En los Estados Unidos no sucede así, es cierto. Pero es que allí no existen los partidos políticos en el mismo sentido que en Europa. No como organizaciones permanentes, mediadoras entre la esfera de lo privado y la esfera de lo público, como entes paraestatales, si se quiere. Los partidos políticos americanos son más bien agrupaciones de electores. Son muchas, muchísimas las diferencias entre el aparato institucional norteamericano y la mayoría, por no decir todos, los europeos –que difieren entre sí, pero tienen más cosas en común-. Ambos tienen virtudes y defectos. La elección primaria suple allí la carencia de una burocracia partidaria tecnificada –especializada en esa tarea mediadora entre sociedad y estado, quiero decir- del mismo modo que las agencias federales han de suplir la carencia de una administración netamente distinguible de su dirección política, dando continuidad a la acción ejecutiva que, en Europa, solemos encomendar a los ministerios y sus funcionarios.

La importación de figuras propias de un sistema –el norteamericano- a otro en el que no son naturales –el europeo- no está exenta de riesgos. A mi juicio, lo importante es disponer de mecanismos institucionales coherentes que funcionen como un todo sin descartar, por supuesto, que el sistema pueda ser cambiado en su integridad o en aspectos verdaderamente esenciales de sus líneas. No estoy muy seguro, por ejemplo, de que las primarias sean el mejor de los remedios contra lo que se percibe como una excesiva endogamia partidista y contra un peso desmesurado de las jerarquías. Aparte de que tiene todo el sentido del mundo esperar que una dirigencia determinada promueva a los afines no ya al partido sino a esa concreta dirigencia (que, por cierto, habrá que suponer que, al menos en algún momento, hubo de ser también afín a la mayoría de la militancia, dado que, por lo común, habrá surgido de un congreso), la experiencia muestra que el candidato surgido en primarias, más “querido” por las bases, suele estar más lejos del mainstream de la sociedad, esa que forma ese gran grupo de electores que no pertenece a ningún partido ni se declararía abiertamente simpatizante de cualquiera de ellos. También hay que subrayar, claro, que mal funcionan las primarias cuando los requisitos para poder concurrir a ellas son tan gravosos que más vale esperar al siguiente congreso y presentarse al cargo orgánico correspondiente.

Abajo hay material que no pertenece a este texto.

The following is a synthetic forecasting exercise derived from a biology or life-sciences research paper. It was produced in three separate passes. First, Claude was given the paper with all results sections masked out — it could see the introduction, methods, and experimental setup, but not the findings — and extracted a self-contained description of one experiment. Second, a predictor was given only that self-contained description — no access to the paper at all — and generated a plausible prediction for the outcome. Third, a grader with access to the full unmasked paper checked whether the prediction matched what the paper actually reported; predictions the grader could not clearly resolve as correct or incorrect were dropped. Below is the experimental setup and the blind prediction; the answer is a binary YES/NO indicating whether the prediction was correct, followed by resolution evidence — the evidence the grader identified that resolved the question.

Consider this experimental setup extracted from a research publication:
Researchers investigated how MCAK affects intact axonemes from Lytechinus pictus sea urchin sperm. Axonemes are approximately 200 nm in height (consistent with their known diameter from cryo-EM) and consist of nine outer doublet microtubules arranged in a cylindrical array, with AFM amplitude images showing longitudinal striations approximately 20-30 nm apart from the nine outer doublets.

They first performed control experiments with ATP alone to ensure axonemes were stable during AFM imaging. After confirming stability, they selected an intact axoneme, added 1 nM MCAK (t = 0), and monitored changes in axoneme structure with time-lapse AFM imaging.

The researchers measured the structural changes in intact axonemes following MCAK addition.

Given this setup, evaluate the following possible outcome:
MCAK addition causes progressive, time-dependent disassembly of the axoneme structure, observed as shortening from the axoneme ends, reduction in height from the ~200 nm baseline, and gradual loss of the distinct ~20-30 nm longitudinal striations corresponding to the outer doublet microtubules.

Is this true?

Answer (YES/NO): NO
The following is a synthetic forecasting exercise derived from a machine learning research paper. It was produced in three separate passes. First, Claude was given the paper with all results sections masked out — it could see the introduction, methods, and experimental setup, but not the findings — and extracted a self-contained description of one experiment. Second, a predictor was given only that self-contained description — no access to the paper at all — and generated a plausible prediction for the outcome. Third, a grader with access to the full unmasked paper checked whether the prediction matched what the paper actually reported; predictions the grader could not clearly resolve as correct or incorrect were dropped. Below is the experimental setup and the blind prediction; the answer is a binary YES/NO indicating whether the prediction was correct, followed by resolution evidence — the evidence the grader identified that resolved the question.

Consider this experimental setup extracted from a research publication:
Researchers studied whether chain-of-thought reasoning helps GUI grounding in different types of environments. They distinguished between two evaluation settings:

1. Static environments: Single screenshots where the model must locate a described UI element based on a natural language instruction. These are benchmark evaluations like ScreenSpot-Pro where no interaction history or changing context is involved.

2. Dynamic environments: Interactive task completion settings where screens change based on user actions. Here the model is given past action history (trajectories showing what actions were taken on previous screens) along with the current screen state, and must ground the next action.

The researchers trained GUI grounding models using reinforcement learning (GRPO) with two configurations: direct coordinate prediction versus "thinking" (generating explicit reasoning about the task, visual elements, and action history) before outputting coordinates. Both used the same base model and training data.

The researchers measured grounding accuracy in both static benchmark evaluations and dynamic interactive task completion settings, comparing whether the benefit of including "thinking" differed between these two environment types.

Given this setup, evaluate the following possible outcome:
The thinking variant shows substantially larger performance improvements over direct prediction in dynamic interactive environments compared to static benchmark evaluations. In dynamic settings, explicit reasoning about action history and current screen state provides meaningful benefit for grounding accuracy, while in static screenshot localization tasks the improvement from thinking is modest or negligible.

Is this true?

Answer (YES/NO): YES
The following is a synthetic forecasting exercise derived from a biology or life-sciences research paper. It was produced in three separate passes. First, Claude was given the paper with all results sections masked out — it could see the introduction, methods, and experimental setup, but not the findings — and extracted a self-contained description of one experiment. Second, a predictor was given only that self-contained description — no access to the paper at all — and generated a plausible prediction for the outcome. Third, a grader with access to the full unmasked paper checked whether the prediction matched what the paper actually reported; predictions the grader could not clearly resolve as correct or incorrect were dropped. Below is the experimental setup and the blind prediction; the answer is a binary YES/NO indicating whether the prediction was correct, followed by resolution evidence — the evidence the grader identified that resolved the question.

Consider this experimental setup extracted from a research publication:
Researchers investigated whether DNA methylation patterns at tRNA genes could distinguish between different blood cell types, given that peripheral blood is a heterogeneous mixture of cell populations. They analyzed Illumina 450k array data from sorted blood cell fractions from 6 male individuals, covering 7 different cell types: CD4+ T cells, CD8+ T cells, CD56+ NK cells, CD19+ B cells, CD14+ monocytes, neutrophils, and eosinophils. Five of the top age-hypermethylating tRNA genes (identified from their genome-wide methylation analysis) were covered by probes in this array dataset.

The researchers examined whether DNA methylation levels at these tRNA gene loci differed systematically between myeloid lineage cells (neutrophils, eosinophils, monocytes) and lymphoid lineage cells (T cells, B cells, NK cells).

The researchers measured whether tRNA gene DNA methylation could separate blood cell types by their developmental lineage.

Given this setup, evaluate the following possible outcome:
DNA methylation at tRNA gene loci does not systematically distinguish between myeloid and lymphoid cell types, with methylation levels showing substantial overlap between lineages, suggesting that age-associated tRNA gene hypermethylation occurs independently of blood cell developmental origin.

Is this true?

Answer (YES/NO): NO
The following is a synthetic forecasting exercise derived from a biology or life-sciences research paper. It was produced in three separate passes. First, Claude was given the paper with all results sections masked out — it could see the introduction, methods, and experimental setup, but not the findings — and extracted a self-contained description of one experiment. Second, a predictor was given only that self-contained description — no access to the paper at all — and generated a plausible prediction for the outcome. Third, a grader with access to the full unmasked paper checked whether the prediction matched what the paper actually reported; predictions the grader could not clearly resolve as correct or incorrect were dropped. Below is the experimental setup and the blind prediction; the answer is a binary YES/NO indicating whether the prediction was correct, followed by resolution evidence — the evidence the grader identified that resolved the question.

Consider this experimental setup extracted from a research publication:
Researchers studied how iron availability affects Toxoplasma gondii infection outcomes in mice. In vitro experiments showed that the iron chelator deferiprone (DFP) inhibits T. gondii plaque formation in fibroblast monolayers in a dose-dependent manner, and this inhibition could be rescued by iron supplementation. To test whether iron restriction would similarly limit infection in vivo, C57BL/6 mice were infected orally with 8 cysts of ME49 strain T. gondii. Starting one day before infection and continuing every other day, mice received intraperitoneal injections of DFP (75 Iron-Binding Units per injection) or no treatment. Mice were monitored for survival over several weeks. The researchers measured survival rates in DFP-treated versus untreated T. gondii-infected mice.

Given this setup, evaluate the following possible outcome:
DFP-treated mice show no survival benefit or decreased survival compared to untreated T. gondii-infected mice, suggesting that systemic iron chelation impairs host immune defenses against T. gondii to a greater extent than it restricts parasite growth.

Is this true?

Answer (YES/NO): YES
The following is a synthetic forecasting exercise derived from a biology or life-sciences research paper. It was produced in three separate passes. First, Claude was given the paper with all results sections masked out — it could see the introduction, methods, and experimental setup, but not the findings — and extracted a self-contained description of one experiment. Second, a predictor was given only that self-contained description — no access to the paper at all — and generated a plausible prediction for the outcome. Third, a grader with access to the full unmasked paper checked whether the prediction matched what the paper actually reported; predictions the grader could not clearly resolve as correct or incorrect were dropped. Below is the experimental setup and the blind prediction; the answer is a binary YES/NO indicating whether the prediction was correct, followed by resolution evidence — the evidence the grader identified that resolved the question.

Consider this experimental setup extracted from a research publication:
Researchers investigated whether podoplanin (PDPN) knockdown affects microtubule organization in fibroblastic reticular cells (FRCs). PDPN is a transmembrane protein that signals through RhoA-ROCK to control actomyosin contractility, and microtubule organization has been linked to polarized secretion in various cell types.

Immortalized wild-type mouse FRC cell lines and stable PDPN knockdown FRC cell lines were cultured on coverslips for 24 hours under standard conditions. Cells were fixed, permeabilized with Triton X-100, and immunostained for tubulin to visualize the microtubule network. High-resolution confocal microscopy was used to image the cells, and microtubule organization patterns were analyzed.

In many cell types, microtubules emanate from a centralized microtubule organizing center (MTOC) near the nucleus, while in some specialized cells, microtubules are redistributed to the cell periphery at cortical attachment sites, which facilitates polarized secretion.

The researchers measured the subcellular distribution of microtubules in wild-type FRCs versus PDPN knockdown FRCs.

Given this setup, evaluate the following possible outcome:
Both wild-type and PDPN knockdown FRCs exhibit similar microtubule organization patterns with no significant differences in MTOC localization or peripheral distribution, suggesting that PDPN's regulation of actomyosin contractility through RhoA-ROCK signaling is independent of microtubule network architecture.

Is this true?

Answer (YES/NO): NO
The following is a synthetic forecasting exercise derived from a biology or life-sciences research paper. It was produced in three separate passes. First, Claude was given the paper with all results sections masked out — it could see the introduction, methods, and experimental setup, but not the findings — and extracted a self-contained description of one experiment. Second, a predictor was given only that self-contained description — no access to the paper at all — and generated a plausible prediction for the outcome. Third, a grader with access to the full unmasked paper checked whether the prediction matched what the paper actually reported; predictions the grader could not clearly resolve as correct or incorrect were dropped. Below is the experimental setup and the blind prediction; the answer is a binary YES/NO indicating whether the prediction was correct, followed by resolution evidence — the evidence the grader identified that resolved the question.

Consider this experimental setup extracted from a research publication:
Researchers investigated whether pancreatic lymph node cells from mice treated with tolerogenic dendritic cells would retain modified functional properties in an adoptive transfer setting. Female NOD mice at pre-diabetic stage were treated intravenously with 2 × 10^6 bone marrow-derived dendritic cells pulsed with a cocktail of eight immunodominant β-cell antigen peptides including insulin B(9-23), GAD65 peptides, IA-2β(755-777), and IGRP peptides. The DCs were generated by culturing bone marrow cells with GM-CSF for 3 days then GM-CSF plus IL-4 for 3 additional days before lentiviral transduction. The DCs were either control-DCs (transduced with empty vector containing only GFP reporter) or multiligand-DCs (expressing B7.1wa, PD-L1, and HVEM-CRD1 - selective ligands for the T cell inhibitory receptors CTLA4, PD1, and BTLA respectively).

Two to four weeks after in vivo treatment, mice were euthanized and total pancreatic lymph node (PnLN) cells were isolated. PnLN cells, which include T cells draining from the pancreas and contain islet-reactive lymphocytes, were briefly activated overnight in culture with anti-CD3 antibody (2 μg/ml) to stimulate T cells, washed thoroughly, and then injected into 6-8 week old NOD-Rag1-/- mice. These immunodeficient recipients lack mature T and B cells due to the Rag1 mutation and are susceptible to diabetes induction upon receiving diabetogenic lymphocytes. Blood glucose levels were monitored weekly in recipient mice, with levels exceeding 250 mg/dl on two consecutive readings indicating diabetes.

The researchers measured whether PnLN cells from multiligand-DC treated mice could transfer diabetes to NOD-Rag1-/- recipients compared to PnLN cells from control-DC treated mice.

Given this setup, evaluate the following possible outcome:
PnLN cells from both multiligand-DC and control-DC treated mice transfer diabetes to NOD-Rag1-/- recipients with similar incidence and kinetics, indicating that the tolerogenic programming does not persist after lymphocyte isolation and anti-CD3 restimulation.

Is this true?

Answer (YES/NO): NO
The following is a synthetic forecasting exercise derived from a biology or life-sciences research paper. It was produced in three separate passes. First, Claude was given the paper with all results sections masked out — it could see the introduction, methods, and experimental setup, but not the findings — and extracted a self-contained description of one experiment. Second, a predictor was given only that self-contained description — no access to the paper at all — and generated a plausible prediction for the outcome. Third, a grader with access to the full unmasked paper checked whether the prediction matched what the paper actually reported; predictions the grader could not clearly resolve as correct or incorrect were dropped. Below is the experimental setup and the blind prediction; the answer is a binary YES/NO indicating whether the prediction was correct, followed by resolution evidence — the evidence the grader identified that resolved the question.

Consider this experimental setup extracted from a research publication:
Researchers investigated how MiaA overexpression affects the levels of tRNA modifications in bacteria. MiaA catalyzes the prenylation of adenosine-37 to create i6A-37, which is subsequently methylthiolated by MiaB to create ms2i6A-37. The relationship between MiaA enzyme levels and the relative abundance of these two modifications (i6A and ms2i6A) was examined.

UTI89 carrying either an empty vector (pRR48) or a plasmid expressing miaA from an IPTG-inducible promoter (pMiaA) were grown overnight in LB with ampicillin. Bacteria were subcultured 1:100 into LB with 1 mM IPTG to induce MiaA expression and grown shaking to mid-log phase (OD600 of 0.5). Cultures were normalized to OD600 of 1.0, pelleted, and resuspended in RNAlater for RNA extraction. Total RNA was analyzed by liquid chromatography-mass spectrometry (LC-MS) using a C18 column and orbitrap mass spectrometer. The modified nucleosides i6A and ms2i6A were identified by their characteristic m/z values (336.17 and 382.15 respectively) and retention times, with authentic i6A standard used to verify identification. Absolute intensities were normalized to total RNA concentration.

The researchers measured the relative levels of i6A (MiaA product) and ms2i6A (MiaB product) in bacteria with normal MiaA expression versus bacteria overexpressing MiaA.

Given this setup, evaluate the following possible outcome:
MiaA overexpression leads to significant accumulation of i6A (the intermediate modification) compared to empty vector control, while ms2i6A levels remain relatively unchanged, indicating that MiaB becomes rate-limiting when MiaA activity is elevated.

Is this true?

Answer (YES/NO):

Ya digo que las primarias me parecen extrañas a los sistemas europeos de partidos y en especial al español. Pero me parecen más extrañas todavía a las democracias parlamentarias, como es todavía, al menos nominalmente, la española. En otras ocasiones, ya me he referido a la subversión del modelo formal que, de modo evidente, está teniendo lugar en nuestro país. Nuestro sistema constitucional, centrado teóricamente en el parlamento, apenas logra a estas alturas disimular el fuerte desplazamiento hacia una suerte de presidencialismo nucleado no ya en torno al ejecutivo, sino a la persona de su presidente. Pocos han sido los medios que, en las últimas elecciones generales, se han resistido a la tentación de presentarlas como un pulso directo Rubalcaba-Rajoy, al más puro estilo de las presidenciales de cualquier república americana o las francesas. La circunstancia de que lo realmente se iba a elegir era una cámara legislativa parecía dejarse de lado como un formalismo menor –algo así como lo que ocurre, de nuevo, en las presidenciales americanas: nadie para mientes en que lo que realmente se elige es un “colegio de electores”, dado que la elección del presidente sigue siendo formalmente indirecta-, trámite enojoso para aquello de lo que realmente se trata.

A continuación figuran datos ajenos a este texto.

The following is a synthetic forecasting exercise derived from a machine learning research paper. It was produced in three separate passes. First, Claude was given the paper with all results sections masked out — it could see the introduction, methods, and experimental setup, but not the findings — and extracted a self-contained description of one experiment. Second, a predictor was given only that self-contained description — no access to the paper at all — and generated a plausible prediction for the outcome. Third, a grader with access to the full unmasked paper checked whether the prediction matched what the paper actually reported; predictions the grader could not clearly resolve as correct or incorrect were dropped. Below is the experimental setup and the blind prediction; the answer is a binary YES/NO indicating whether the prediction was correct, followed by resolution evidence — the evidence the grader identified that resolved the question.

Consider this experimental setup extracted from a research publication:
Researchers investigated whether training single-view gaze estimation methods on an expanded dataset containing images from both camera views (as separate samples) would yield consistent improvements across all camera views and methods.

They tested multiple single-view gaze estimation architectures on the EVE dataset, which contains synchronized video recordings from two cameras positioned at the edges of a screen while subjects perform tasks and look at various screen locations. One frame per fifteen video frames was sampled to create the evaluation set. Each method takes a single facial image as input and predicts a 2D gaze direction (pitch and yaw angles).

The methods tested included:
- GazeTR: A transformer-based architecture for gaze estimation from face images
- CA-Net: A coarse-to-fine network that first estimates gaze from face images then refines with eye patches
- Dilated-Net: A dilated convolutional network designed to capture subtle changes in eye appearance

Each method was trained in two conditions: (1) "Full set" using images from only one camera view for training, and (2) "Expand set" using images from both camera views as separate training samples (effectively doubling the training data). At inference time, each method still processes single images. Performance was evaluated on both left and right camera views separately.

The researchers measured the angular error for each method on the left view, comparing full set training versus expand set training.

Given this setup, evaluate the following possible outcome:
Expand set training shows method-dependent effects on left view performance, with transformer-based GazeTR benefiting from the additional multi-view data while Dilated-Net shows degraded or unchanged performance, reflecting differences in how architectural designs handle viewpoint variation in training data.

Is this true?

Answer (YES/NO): YES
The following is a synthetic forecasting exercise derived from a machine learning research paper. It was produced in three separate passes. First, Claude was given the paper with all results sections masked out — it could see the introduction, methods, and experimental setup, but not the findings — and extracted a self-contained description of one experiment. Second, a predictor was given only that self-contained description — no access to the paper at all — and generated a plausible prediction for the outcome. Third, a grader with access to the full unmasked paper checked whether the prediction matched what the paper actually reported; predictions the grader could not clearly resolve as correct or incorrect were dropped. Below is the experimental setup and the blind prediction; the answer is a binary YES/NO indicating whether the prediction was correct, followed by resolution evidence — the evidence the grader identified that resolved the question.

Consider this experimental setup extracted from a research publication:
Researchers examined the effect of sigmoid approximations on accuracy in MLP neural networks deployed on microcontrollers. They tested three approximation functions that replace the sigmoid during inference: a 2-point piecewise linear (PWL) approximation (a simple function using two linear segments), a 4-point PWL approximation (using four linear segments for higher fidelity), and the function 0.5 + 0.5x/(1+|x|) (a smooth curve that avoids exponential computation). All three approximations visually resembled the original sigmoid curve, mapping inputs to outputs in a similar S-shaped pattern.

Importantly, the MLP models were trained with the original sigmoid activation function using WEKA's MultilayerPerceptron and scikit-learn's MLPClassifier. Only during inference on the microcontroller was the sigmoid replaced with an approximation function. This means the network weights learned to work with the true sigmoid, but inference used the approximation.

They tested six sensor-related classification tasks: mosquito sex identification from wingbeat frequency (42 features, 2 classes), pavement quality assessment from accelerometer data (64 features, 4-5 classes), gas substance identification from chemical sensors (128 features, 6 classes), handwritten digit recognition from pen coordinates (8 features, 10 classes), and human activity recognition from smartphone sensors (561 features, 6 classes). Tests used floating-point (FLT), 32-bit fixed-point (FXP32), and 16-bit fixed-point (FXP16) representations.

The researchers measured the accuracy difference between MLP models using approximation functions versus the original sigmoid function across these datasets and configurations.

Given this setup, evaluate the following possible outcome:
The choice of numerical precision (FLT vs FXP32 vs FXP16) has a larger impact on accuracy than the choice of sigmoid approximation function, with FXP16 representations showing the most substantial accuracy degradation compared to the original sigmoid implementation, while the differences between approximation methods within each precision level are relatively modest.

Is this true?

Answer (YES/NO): YES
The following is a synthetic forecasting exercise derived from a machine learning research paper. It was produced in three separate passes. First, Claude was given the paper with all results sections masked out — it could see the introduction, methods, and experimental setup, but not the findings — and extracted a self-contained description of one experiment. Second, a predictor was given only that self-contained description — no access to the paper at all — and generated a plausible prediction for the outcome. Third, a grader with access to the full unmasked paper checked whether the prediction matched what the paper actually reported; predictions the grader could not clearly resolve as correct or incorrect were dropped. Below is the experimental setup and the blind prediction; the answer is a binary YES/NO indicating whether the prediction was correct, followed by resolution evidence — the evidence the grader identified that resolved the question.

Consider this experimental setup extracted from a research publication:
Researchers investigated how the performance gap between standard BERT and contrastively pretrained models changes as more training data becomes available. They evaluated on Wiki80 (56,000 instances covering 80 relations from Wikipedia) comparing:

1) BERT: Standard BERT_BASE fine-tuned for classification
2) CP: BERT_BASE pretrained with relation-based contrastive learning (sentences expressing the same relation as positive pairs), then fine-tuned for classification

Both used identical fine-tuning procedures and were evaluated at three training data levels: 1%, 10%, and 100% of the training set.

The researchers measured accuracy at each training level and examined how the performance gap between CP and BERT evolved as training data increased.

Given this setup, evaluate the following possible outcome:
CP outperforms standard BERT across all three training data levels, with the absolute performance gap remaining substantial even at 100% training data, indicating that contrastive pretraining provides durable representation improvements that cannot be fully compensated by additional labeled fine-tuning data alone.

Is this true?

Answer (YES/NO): NO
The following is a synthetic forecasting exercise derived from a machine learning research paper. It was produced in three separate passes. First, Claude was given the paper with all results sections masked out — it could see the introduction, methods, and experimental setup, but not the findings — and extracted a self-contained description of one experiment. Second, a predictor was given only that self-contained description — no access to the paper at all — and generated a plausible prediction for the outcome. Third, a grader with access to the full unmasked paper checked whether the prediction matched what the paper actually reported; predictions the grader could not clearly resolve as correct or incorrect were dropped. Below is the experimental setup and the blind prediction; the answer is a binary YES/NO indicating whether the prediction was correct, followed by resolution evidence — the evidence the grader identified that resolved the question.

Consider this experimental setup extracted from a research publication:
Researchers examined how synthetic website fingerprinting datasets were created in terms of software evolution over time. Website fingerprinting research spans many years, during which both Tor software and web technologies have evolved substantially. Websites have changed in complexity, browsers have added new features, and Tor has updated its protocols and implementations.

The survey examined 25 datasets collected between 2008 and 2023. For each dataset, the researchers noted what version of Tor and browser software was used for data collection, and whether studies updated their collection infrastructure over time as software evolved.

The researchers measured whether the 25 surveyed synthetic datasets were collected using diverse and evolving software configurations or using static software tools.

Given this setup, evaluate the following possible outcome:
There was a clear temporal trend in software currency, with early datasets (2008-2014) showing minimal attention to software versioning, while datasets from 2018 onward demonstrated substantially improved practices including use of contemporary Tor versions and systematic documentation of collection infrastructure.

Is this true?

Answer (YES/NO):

La lógica de las primarias refuerza, a mi entender, ese desplazamiento que no sé si es deseable y que, probablemente, merecería alguna discusión. Una cosa es que la tendencia tenga mucho de natural –al fin y al cabo, vivimos en una “era del ejecutivo” desde que los estados se convirtieron en gigantescas empresas de servicios- y otra que deba reforzarse todavía más, añadiendo a los apoyos mediáticos que naturalmente se le prestan nada menos que el soporte de unos mecanismos institucionales de nuevo cuño.

Por lo demás, ver unas primarias americanas es como ver una superbowl: entretenido, pero rarísimo.